The Bay State has taken another step closer to voters getting decide the issue of tax-funded abortions.
Pro-life organizations have formed a coalition called Renew Massachusetts for a third attempt to gather enough signatures to get the issue on the ballot.
"At the federal level, because of the Hyde Amendment, as a general rule, abortions are not publicly funded," explains Thomas Harvey of the Mass Alliance to Stop Taxpayer Funded Abortions. "But in Massachusetts, under Medicaid, which is a joint federal/state program, Massachusetts tax dollars are paying for abortion and have been since 1981."
That is when the state Supreme Court found a right to an abortion in the state Constitution and ruled that taxpayers had to pick up the tab for terminating the preborn babies of poverty-stricken women. Since then, there have been two failed attempts to get enough signatures to place the issue on an election ballot, but Attorney General Maura Healey has given pro-lifers hope by certifying their proposed ballot question that would make it possible to stop state funding for abortion.
"All the attorney general did was … say nothing in this Constitution requires the public funding of abortion," Harvey relays.
The amendment and its description must now be approved, then well over 80,000 petition signatures will have to be obtained, and approval of a fourth of the legislators in two successive legislative sessions will have to approve it before it can go on the ballot. So that is expected to happen in 2022.

▸ Exercise 1
According to the abortion-funding article, since what year have Massachusetts tax dollars paid for abortion?
▸ Exercise 2
Output the part of the abortion-funding article starting at "The Bay State" and ending at "issue on the ballot.".
▸ Exercise 3
Based on the abortion-funding article, why is the ballot question not expected to go before voters until 2022?
The data is unrelated to the abortion-funding article.

▸ Recorded data

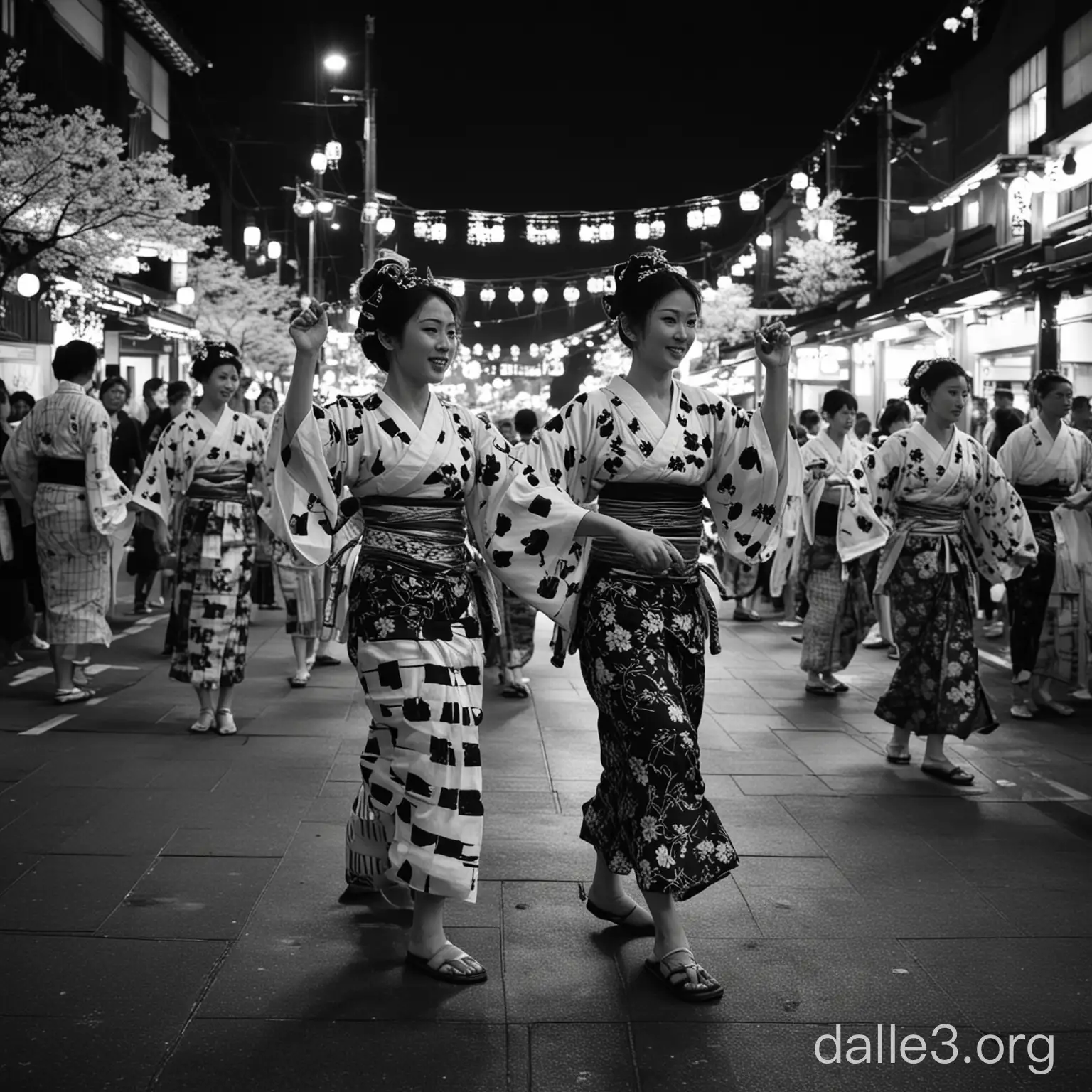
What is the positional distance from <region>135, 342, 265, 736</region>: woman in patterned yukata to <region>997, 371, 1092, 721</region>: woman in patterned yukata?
4721mm

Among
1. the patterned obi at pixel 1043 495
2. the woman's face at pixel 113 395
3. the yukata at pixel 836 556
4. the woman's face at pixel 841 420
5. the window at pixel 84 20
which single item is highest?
the window at pixel 84 20

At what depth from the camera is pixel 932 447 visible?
6.55 metres

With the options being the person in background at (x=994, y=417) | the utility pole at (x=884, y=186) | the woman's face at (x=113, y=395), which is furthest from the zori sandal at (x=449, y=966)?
the utility pole at (x=884, y=186)

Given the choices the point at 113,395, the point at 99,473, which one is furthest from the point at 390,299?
the point at 113,395

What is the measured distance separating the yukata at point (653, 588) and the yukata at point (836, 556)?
3.52m

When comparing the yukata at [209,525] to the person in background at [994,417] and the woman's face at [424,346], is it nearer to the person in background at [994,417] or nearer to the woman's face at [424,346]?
the woman's face at [424,346]

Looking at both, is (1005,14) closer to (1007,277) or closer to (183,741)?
(1007,277)

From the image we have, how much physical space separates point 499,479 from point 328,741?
11.0ft

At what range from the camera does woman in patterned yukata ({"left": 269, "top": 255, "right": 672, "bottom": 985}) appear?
3820 millimetres

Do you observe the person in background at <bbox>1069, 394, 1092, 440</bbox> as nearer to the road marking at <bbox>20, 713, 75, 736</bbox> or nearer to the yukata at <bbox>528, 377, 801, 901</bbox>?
the yukata at <bbox>528, 377, 801, 901</bbox>

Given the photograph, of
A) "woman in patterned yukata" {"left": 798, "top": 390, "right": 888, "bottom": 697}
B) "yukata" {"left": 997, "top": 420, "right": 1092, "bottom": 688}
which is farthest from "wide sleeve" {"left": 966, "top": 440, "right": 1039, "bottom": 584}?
"yukata" {"left": 997, "top": 420, "right": 1092, "bottom": 688}

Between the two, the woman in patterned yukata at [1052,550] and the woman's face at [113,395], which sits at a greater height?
the woman's face at [113,395]

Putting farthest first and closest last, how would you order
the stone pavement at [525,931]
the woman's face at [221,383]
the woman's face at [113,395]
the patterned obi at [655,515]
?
the woman's face at [113,395] → the woman's face at [221,383] → the patterned obi at [655,515] → the stone pavement at [525,931]

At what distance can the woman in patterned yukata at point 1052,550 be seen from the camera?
26.7 feet
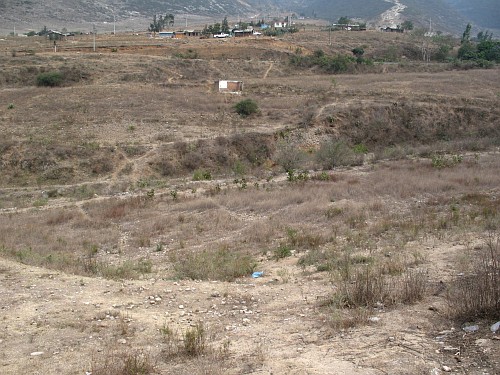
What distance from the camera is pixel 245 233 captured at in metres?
11.8

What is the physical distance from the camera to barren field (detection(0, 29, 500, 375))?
5430mm

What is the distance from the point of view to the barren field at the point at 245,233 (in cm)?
543

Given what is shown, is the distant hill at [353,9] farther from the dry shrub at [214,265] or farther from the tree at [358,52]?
the dry shrub at [214,265]

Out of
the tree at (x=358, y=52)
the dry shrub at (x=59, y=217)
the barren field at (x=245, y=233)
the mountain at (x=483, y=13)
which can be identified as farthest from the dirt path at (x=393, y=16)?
the dry shrub at (x=59, y=217)

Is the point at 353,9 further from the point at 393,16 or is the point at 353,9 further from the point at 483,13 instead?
the point at 483,13

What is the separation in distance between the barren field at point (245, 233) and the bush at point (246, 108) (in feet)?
1.15

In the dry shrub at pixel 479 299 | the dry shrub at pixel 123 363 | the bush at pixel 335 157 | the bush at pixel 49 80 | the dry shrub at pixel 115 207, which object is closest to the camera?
the dry shrub at pixel 123 363

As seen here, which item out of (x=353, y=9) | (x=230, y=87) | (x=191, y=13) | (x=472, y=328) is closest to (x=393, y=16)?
(x=353, y=9)

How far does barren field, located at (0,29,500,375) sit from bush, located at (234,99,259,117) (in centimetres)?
35

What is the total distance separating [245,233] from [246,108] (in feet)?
61.6

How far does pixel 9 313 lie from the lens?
666 cm

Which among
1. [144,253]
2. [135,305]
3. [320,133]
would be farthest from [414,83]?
[135,305]

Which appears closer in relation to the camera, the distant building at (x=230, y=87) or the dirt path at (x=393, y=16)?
the distant building at (x=230, y=87)

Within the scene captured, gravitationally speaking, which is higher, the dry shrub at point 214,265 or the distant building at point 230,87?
the distant building at point 230,87
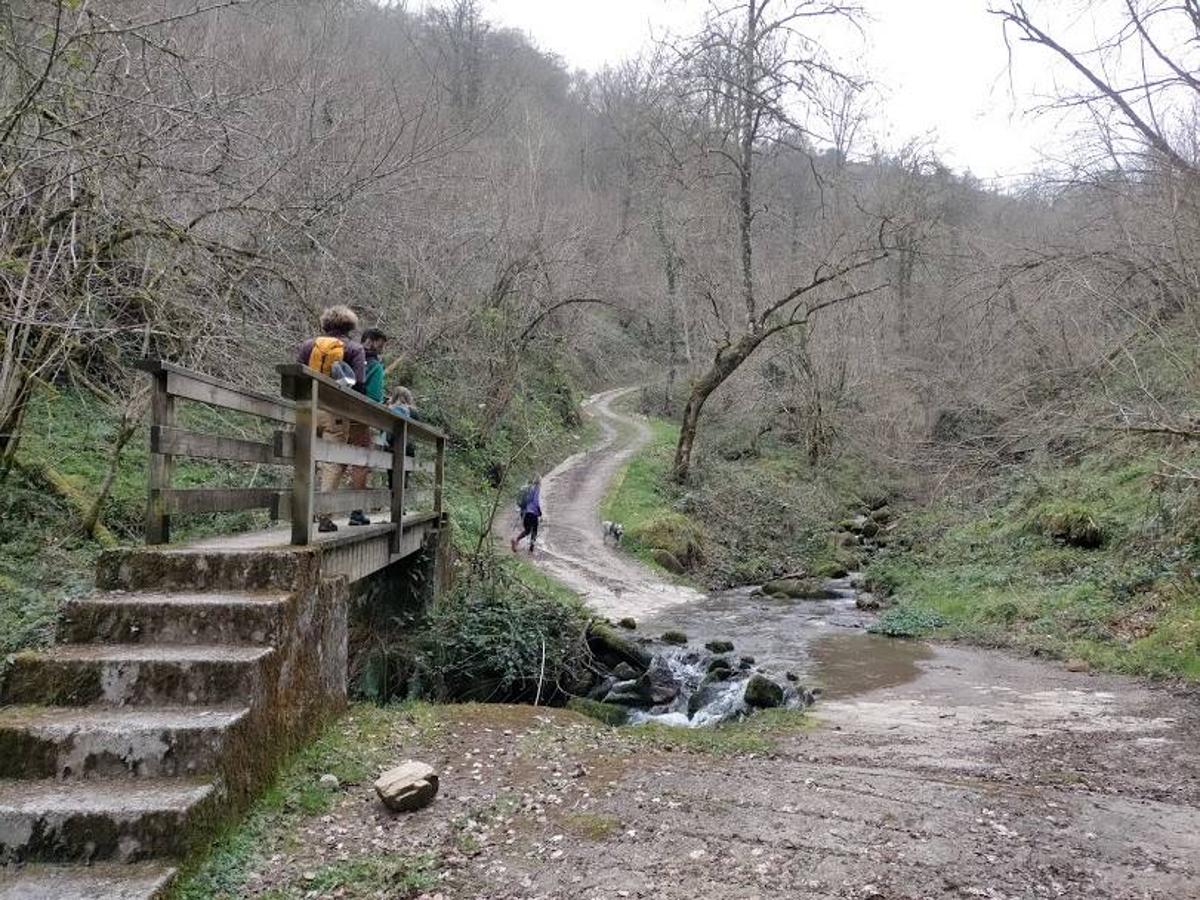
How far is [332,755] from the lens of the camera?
488 cm

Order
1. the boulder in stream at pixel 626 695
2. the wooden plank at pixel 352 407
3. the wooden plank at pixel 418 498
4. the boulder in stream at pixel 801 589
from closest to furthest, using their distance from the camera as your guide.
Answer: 1. the wooden plank at pixel 352 407
2. the wooden plank at pixel 418 498
3. the boulder in stream at pixel 626 695
4. the boulder in stream at pixel 801 589

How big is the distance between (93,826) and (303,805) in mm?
1046

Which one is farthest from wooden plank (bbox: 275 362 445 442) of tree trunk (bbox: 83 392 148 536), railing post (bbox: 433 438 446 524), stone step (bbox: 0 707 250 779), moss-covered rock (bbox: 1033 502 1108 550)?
moss-covered rock (bbox: 1033 502 1108 550)

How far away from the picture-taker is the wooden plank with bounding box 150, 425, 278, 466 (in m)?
4.98

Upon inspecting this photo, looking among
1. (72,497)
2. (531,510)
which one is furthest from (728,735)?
(531,510)

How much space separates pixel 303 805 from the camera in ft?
14.2

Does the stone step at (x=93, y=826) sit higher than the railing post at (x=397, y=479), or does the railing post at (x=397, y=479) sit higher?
the railing post at (x=397, y=479)

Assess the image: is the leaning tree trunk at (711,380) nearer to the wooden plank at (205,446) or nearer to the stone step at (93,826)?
the wooden plank at (205,446)

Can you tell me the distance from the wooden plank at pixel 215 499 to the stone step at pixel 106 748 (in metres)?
1.59

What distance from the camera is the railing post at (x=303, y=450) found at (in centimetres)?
512

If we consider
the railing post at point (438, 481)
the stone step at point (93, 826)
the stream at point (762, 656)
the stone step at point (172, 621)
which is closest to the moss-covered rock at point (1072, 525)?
the stream at point (762, 656)

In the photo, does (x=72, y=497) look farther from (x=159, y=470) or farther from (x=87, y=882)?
(x=87, y=882)

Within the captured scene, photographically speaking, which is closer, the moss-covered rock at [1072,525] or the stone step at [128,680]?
the stone step at [128,680]

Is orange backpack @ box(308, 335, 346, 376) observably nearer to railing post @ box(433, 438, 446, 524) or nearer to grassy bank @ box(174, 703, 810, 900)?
grassy bank @ box(174, 703, 810, 900)
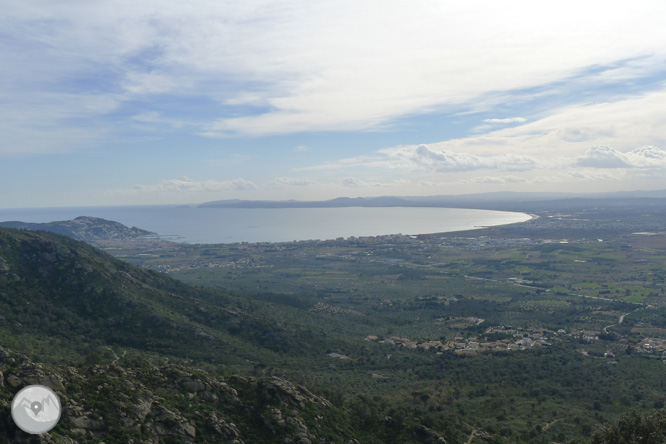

▸ Answer 1
Since 1981.

▸ Answer 2
The Bay State has taken another step closer to voters getting decide the issue of tax-funded abortions.
Pro-life organizations have formed a coalition called Renew Massachusetts for a third attempt to gather enough signatures to get the issue on the ballot.

▸ Answer 3
The amendment and its description must first be approved, and then well over 80,000 petition signatures must be gathered. After that, a fourth of the legislators must approve it in two successive legislative sessions before it can go on the ballot.